** Listing **

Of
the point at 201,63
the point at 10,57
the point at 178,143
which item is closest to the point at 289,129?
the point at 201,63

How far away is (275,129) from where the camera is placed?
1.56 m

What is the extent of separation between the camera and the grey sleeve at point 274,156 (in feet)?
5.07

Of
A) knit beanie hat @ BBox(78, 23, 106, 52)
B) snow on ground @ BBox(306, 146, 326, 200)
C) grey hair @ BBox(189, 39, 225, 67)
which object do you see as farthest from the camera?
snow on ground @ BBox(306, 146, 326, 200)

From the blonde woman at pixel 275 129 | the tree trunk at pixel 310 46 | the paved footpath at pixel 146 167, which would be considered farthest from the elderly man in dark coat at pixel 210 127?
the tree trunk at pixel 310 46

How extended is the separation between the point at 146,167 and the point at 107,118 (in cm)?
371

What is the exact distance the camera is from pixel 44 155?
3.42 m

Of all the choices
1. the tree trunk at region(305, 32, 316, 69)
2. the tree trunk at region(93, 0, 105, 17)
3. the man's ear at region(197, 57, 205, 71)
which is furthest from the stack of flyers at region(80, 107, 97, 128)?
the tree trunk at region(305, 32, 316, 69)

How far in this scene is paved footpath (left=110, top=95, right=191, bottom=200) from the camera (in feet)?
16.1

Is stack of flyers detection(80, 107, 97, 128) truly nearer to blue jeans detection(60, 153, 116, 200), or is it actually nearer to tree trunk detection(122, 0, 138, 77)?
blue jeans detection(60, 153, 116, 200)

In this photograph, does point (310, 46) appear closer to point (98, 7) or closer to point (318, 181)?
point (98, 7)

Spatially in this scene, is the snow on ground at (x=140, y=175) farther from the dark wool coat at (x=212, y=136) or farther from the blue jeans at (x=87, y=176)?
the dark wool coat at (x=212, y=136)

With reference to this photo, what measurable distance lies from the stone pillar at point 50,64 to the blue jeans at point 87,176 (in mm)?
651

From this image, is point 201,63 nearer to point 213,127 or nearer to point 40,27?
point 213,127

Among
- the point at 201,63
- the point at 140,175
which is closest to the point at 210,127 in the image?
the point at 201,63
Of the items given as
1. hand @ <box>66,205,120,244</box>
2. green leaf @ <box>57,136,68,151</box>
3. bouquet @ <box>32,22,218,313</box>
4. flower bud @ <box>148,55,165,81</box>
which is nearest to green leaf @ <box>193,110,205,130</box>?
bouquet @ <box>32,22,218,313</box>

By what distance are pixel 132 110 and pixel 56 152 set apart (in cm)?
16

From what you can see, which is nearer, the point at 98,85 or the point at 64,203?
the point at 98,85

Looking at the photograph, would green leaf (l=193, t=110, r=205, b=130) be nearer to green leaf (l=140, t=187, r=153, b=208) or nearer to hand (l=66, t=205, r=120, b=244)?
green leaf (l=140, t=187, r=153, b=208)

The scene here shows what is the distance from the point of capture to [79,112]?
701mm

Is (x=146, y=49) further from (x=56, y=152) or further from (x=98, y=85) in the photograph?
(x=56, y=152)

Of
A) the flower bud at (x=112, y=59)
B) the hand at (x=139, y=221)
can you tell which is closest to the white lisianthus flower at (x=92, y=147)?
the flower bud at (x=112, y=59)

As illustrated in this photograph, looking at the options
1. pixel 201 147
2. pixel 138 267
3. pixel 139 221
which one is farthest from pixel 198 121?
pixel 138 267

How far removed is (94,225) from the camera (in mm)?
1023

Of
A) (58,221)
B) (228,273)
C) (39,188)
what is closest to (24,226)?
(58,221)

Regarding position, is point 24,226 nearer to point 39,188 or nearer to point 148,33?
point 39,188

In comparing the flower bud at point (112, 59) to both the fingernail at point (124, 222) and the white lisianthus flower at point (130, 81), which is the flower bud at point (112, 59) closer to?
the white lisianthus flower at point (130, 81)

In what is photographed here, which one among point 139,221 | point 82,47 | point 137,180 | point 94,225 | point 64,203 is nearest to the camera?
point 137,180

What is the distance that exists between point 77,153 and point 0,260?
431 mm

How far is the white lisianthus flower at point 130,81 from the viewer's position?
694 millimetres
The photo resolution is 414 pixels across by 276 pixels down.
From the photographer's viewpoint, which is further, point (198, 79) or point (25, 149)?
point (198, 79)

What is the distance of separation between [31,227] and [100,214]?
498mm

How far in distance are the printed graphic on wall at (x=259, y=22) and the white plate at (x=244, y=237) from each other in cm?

** Aim **
Please copy the rows above verbatim, starting from the line containing "What is the distance of" and continuing through the last line of the rows.

** Worked solution **
What is the distance of separation between [31,227] and [100,214]?
498mm

How far in distance are the printed graphic on wall at (x=259, y=22) and the white plate at (x=244, y=237) from each other in cm?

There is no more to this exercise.